Da a tus piernas el cuidado que se merecen

    Las varices son una manifestación de la insuficiencia venosa crónica, una enfermedad muy frecuente en nuestra sociedad que afecta tanto a hombres como a mujeres y que puede aparecer a cualquier edad, aunque lo más habitual es que lo sufran mujeres, por encima de 30 años, con antecedentes familiares de varices y que trabajan muchas horas de pie de forma continuada (azafatas, camareros, dependientes……).

    Síntomas

    Síntomas como la pesadez, calambres, hinchazón y edema se hacen más evidentes en primavera y en verano, porque el calor hace que las venas se dilaten y se dificulte el retorno del flujo venoso hacia el corazón.

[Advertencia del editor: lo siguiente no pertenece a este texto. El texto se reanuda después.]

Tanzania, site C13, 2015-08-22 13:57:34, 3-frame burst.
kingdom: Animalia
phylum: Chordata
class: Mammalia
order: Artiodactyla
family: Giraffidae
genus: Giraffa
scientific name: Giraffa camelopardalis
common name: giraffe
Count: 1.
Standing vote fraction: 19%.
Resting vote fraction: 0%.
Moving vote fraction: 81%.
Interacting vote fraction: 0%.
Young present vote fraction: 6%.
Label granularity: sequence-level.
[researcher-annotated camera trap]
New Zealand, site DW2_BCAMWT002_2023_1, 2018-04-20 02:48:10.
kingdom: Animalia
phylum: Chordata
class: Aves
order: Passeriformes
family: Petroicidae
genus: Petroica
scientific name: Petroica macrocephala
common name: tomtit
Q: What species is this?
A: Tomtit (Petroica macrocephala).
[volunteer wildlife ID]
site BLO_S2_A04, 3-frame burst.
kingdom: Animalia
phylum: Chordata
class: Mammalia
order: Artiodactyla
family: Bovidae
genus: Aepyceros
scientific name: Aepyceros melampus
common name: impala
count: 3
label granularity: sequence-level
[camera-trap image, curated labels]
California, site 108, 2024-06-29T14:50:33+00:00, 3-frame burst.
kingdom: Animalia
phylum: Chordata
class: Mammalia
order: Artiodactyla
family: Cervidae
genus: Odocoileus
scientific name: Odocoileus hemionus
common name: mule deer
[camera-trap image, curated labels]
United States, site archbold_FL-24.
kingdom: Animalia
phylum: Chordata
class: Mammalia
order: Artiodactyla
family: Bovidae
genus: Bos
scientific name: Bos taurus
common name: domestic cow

En ocasiones, incluso sin tener varices visibles, aparecen también estas molestias, porque nuestras piernas son el reflejo de lo que hacemos cada día fruto del deterioro asociado al envejecimiento, sedentarismo o de la obesidad, que dificultan que nuestro sistema circulatorio funcione correctamente.

    Tipos

    Debemos diferenciar varios tipos de varices. Las varices dependientes de los troncos principales de la pierna (denominados safenas) y sus colaterales, generalmente de mayor calibre y las varículas, que se localizan en la propia piel. Muchas consultas al especialista se realizan por estas variculas o teleangiectasias denominadas también “arañas vasculares” que solo tienen implicaciones estéticas y no producen trastornos en el funcionamiento del retorno venoso. Las varices gruesas, además de producir alteraciones estéticas, pueden dar lugar también a problemas de salud, como son la tromboflebitis superficial, cuando las venas cercanas a la superficie de la piel se taponan por un coágulo y se inflaman, produciendo dolor y molestias localizadas. En ocasiones pueden sangrar ante traumatismos o de forma espontánea; en pacientes mayores con la piel muy deteriorada y, en algunos pacientes, se puede estropear tanto la piel de los tobillos que producen úlceras varicosas que ocasionan dolor y suelen tardar muchos meses en cicatrizar, lo que conduce a una mala calidad de vida.

    Cuándo tratarlas

    Es importante tratar las varices cuando son pequeñas, así evitaremos que se hagan más grandes y las complicaciones que pueden provocar la degeneración de las mismas. Cuando ya se tienen varices no existen cremas ni pastillas milagrosas que las hagan desaparecer. Nuestro trabajo es mejorar la circulación de las piernas, y para ello disponemos hoy en día de técnicas novedosas y poco agresivas. El tratamiento quirúrgico ha de ser individualizado dependiendo de las características del paciente y del tipo de varices, por eso hacemos una ecografía para ver el estado de las varices de manera interna. Para las varices pequeñas (estéticas) son eficaces los tratamientos que realizamos en la consulta, como es el láser percutáneo o la esclerosis con espuma, sin anestesia, y con una finalidad estética. Para las varices más gruesas, los tratamientos se realizan en quirófano y en la mayoría de los casos podemos emplear la cirugía con láser endovenoso, que permite una recuperación inmediata, disminuyendo las complicaciones y la estancia hospitalaria.

     

     

    Dra. Cristina Feijóo Cano

    Especialista en Angiología y Cirugía Vascular. Hospital Viamed Montecanal.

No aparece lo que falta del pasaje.